TASK MATERIAL:
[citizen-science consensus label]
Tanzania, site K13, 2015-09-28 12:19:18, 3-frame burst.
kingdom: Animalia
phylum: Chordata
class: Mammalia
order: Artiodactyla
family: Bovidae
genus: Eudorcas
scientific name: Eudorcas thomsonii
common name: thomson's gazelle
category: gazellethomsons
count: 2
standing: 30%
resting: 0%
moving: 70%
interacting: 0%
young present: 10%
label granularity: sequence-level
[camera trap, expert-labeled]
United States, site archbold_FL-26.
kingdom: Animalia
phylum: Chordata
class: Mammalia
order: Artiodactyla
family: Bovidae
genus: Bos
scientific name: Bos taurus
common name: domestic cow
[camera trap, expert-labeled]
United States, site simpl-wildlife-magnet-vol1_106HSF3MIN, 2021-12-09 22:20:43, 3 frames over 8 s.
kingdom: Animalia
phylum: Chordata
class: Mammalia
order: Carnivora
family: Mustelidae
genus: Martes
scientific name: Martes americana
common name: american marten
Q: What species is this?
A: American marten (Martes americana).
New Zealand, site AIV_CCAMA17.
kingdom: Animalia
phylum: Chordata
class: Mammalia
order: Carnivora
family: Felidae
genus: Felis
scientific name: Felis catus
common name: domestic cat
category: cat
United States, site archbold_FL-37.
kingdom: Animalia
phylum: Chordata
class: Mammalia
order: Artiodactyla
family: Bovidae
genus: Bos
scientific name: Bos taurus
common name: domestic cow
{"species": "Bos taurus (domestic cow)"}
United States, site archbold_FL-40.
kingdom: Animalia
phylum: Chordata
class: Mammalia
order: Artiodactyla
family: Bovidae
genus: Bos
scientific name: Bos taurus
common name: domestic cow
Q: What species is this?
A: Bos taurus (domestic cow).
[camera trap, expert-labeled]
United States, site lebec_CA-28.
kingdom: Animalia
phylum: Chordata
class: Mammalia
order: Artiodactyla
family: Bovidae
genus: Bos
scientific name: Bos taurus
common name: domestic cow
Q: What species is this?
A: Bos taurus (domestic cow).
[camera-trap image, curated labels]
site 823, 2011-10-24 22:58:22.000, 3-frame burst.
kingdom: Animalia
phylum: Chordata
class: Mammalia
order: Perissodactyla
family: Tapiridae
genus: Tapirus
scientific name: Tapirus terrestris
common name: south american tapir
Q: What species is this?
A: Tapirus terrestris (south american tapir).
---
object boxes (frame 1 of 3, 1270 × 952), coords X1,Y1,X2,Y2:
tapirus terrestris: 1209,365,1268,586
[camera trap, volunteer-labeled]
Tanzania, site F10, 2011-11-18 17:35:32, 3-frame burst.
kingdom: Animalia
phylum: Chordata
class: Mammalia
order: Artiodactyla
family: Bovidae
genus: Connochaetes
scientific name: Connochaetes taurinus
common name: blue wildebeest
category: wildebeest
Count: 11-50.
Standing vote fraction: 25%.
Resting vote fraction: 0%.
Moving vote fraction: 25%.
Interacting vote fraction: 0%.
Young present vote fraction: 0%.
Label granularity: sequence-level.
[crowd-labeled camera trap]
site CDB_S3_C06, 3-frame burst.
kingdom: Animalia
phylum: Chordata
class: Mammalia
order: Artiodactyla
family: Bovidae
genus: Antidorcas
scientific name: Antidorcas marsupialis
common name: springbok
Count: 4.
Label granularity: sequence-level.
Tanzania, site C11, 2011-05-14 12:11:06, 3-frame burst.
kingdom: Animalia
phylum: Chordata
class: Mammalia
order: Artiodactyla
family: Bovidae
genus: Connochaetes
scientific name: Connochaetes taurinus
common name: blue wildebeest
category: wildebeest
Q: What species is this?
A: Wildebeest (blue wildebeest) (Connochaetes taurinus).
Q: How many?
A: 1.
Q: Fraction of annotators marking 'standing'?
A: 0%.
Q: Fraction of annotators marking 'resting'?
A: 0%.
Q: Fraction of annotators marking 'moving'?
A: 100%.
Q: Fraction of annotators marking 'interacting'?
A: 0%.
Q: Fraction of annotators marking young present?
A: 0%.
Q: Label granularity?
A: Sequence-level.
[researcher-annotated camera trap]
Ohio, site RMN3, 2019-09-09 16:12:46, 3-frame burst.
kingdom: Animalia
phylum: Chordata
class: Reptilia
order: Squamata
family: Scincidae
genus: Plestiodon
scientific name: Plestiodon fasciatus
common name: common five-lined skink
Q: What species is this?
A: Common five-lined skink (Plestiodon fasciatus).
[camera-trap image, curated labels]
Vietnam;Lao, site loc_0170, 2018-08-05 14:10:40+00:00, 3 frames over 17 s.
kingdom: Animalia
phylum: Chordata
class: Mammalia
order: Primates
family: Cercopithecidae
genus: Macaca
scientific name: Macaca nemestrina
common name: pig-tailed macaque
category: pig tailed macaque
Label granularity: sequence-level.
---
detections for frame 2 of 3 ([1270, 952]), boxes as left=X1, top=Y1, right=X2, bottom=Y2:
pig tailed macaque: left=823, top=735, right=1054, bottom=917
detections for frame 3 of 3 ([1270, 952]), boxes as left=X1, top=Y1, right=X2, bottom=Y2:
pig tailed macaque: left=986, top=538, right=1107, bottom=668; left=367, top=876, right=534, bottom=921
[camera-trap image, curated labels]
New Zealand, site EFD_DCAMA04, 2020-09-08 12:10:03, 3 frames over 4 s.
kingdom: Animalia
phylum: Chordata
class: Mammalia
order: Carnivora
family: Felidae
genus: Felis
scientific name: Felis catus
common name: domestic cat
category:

WHAT YOU HAVE TO DO: The answer must be the full listing, written out word for word.

RESPONSE FOR THIS EXERCISE:
[citizen-science consensus label]
Tanzania, site K13, 2015-09-28 12:19:18, 3-frame burst.
kingdom: Animalia
phylum: Chordata
class: Mammalia
order: Artiodactyla
family: Bovidae
genus: Eudorcas
scientific name: Eudorcas thomsonii
common name: thomson's gazelle
category: gazellethomsons
count: 2
standing: 30%
resting: 0%
moving: 70%
interacting: 0%
young present: 10%
label granularity: sequence-level
[camera trap, expert-labeled]
United States, site archbold_FL-26.
kingdom: Animalia
phylum: Chordata
class: Mammalia
order: Artiodactyla
family: Bovidae
genus: Bos
scientific name: Bos taurus
common name: domestic cow
[camera trap, expert-labeled]
United States, site simpl-wildlife-magnet-vol1_106HSF3MIN, 2021-12-09 22:20:43, 3 frames over 8 s.
kingdom: Animalia
phylum: Chordata
class: Mammalia
order: Carnivora
family: Mustelidae
genus: Martes
scientific name: Martes americana
common name: american marten
Q: What species is this?
A: American marten (Martes americana).
New Zealand, site AIV_CCAMA17.
kingdom: Animalia
phylum: Chordata
class: Mammalia
order: Carnivora
family: Felidae
genus: Felis
scientific name: Felis catus
common name: domestic cat
category: cat
United States, site archbold_FL-37.
kingdom: Animalia
phylum: Chordata
class: Mammalia
order: Artiodactyla
family: Bovidae
genus: Bos
scientific name: Bos taurus
common name: domestic cow
{"species": "Bos taurus (domestic cow)"}
United States, site archbold_FL-40.
kingdom: Animalia
phylum: Chordata
class: Mammalia
order: Artiodactyla
family: Bovidae
genus: Bos
scientific name: Bos taurus
common name: domestic cow
Q: What species is this?
A: Bos taurus (domestic cow).
[camera trap, expert-labeled]
United States, site lebec_CA-28.
kingdom: Animalia
phylum: Chordata
class: Mammalia
order: Artiodactyla
family: Bovidae
genus: Bos
scientific name: Bos taurus
common name: domestic cow
Q: What species is this?
A: Bos taurus (domestic cow).
[camera-trap image, curated labels]
site 823, 2011-10-24 22:58:22.000, 3-frame burst.
kingdom: Animalia
phylum: Chordata
class: Mammalia
order: Perissodactyla
family: Tapiridae
genus: Tapirus
scientific name: Tapirus terrestris
common name: south american tapir
Q: What species is this?
A: Tapirus terrestris (south american tapir).
---
object boxes (frame 1 of 3, 1270 × 952), coords X1,Y1,X2,Y2:
tapirus terrestris: 1209,365,1268,586
[camera trap, volunteer-labeled]
Tanzania, site F10, 2011-11-18 17:35:32, 3-frame burst.
kingdom: Animalia
phylum: Chordata
class: Mammalia
order: Artiodactyla
family: Bovidae
genus: Connochaetes
scientific name: Connochaetes taurinus
common name: blue wildebeest
category: wildebeest
Count: 11-50.
Standing vote fraction: 25%.
Resting vote fraction: 0%.
Moving vote fraction: 25%.
Interacting vote fraction: 0%.
Young present vote fraction: 0%.
Label granularity: sequence-level.
[crowd-labeled camera trap]
site CDB_S3_C06, 3-frame burst.
kingdom: Animalia
phylum: Chordata
class: Mammalia
order: Artiodactyla
family: Bovidae
genus: Antidorcas
scientific name: Antidorcas marsupialis
common name: springbok
Count: 4.
Label granularity: sequence-level.
Tanzania, site C11, 2011-05-14 12:11:06, 3-frame burst.
kingdom: Animalia
phylum: Chordata
class: Mammalia
order: Artiodactyla
family: Bovidae
genus: Connochaetes
scientific name: Connochaetes taurinus
common name: blue wildebeest
category: wildebeest
Q: What species is this?
A: Wildebeest (blue wildebeest) (Connochaetes taurinus).
Q: How many?
A: 1.
Q: Fraction of annotators marking 'standing'?
A: 0%.
Q: Fraction of annotators marking 'resting'?
A: 0%.
Q: Fraction of annotators marking 'moving'?
A: 100%.
Q: Fraction of annotators marking 'interacting'?
A: 0%.
Q: Fraction of annotators marking young present?
A: 0%.
Q: Label granularity?
A: Sequence-level.
[researcher-annotated camera trap]
Ohio, site RMN3, 2019-09-09 16:12:46, 3-frame burst.
kingdom: Animalia
phylum: Chordata
class: Reptilia
order: Squamata
family: Scincidae
genus: Plestiodon
scientific name: Plestiodon fasciatus
common name: common five-lined skink
Q: What species is this?
A: Common five-lined skink (Plestiodon fasciatus).
[camera-trap image, curated labels]
Vietnam;Lao, site loc_0170, 2018-08-05 14:10:40+00:00, 3 frames over 17 s.
kingdom: Animalia
phylum: Chordata
class: Mammalia
order: Primates
family: Cercopithecidae
genus: Macaca
scientific name: Macaca nemestrina
common name: pig-tailed macaque
category: pig tailed macaque
Label granularity: sequence-level.
---
detections for frame 2 of 3 ([1270, 952]), boxes as left=X1, top=Y1, right=X2, bottom=Y2:
pig tailed macaque: left=823, top=735, right=1054, bottom=917
detections for frame 3 of 3 ([1270, 952]), boxes as left=X1, top=Y1, right=X2, bottom=Y2:
pig tailed macaque: left=986, top=538, right=1107, bottom=668; left=367, top=876, right=534, bottom=921
[camera-trap image, curated labels]
New Zealand, site EFD_DCAMA04, 2020-09-08 12:10:03, 3 frames over 4 s.
kingdom: Animalia
phylum: Chordata
class: Mammalia
order: Carnivora
family: Felidae
genus: Felis
scientific name: Felis catus
common name: domestic cat
category:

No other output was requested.